● What is being asked
Write out all of the entries, matching the original exactly.

———

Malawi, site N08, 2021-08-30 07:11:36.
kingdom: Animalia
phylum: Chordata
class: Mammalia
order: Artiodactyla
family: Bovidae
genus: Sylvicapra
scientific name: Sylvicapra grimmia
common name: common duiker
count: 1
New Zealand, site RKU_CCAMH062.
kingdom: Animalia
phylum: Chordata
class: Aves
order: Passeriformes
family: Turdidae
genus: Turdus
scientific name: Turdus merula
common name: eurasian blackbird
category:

———

● Exercise result
Malawi, site N08, 2021-08-30 07:11:36.
kingdom: Animalia
phylum: Chordata
class: Mammalia
order: Artiodactyla
family: Bovidae
genus: Sylvicapra
scientific name: Sylvicapra grimmia
common name: common duiker
count: 1
New Zealand, site RKU_CCAMH062.
kingdom: Animalia
phylum: Chordata
class: Aves
order: Passeriformes
family: Turdidae
genus: Turdus
scientific name: Turdus merula
common name: eurasian blackbird
category:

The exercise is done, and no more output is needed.